L2TP multi network

vitali · December 15, 2019, 11:47pm

Gents,
Need some assistance with accomplishing a complicated L2TP network. I’m a freshman in networking that’s why i’m texting here, so excuse me if something below doesn’t sound clever.

The idea is as follows, we have:
-l2tp server with static public ip (Mikrotik router) with local devices connected to it
-several l2tp clients (Cellular routers with dynamic IPs, tp-link) and several local devices connected to each of them

several PC l2tp clients

The task is that once the l2tp clients are connected to the server, they can further interconnect to all local devices of l2tp clients. See picture.

I tried different combinations but the max result i can get is to connect to local devices of actual server, and only to client routers. All local client local networks are not reachable.

I’ve found some similar topics regarding this in the forum, but all of them are about reaching locals of the server. No one tried to reach locals of other l2tp clients.

I’m guessing that there is a trick with networks segments, subnets, NAT, etc. but if you could give me a clue which way to go with settings that would help. Samples would be helpful.

thanks

SiB · December 16, 2019, 8:56am

VERY THANKS for schema. I very like persons who describe a problem that way.

I have even more complication schema then your’s and this works.

I really recommended to learn and do this one HowTo who have got the best way to use many WAN’s at ones. I think in your setup only problem is with accessing few WAN’s at ones.

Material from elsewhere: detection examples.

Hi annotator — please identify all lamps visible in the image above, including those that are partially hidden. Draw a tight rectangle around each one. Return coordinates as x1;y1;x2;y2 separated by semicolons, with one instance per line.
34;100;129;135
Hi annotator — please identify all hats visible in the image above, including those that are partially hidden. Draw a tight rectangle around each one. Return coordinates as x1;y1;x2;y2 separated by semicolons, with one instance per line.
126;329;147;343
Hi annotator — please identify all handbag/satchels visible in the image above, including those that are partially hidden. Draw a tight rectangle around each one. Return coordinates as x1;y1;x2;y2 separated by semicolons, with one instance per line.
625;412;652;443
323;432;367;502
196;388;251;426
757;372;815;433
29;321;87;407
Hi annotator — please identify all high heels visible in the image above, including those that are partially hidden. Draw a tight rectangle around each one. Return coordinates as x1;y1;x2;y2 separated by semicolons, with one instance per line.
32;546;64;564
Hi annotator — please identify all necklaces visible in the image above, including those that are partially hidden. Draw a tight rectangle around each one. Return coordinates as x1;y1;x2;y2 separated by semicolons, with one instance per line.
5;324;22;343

Bandwidth-based load-balancing with failover. This presentation also covers Mangle.
This was presented at the MUM (MikroTik User Meeting) in New Orelans, USA.
Tomas Kirnak - YouTube: https://www.youtube.com/watch?v=67Dna_ffCvc&t=1s
http://mum.mikrotik.com/presentations/US12/tomas.pdf

EDIT:

All local client local networks are not reachable.

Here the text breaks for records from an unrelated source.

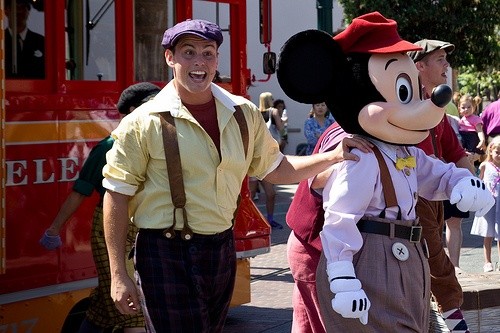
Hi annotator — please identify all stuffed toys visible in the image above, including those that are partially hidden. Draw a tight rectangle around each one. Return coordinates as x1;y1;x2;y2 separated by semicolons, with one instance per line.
276;12;495;333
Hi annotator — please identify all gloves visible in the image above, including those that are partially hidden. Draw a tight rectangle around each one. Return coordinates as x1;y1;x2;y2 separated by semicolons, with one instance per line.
39;233;61;250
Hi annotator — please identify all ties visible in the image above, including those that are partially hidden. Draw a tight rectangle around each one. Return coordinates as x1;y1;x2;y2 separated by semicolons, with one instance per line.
16;33;21;52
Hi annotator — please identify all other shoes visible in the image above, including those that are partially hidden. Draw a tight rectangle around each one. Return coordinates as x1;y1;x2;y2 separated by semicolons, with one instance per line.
268;221;282;229
455;267;468;277
484;263;500;272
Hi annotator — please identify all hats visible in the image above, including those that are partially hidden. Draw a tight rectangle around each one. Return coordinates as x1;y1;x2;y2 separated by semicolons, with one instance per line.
117;82;161;114
407;39;455;64
161;19;223;48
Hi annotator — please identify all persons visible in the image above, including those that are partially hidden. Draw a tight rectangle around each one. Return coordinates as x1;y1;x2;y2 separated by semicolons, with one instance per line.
285;122;357;333
302;102;336;156
438;64;500;272
401;39;478;333
257;92;288;153
41;82;162;333
102;20;373;333
248;175;282;230
4;0;45;80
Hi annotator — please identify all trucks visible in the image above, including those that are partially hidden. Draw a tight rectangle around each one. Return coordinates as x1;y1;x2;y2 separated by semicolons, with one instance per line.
0;0;277;333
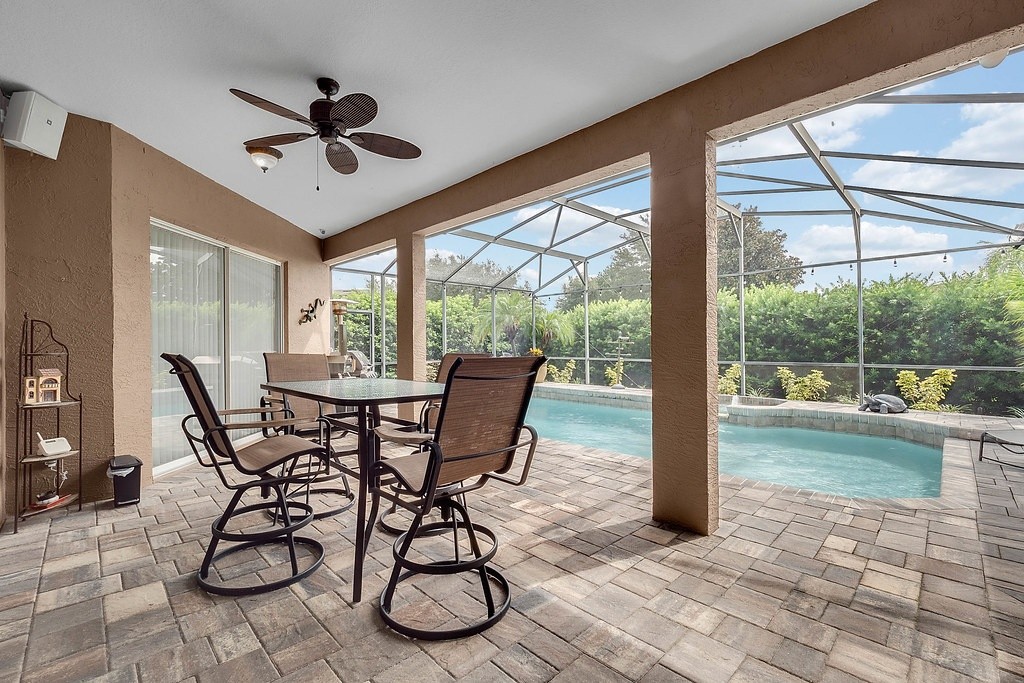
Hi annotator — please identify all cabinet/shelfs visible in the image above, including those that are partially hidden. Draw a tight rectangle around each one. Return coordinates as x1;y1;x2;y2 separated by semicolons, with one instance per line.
15;313;83;534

This is only a route & firewall problems if connection L2TP is established.

vitali · December 16, 2019, 10:26pm

Looked through the links and is more about load balancing.

Yes i assume that it is mostly with routing and NAT settings, but would be good to see any sample close to mine problem so that could be resembled. Or maybe some certain settings in the firewall? As for example when i ping the client local network from mikrotik routerOS, but cannot reach it being the other client. so i’m close but need a tip.

Thanks

SiB · December 17, 2019, 9:22am

The tip is as always:
*) Check Touch/Connections/Sniffer - those give you information if Rx have some package from VPN Clients and you must look about Tx to other interface … Tx give you info that you send but 0 in Rx give info e.g. remore site not route to your network or just you send it from wrong subnet.
*) Firewall catch rule with passthrough at 1st in Input/Forward chain and enable logs on it, move it lower and lower to detect when the counters will stop and place accept in right place
*) just add in Firewall rules from=subnetA to=subnetB accept in all In/Forw/Out chains with logs and discover traffic.

All those methods are big thoubleshouting and sometimes we must look at packet diagram flow od Ros6, sometimes in Ipsec add action=none, sometimes to sleep and next day is better to start searching.

BTW: Use your mobile phone, connect to the L2TP vpn, run any Ping software and diagnose problem in WinBox at your PC. Or just use both PC.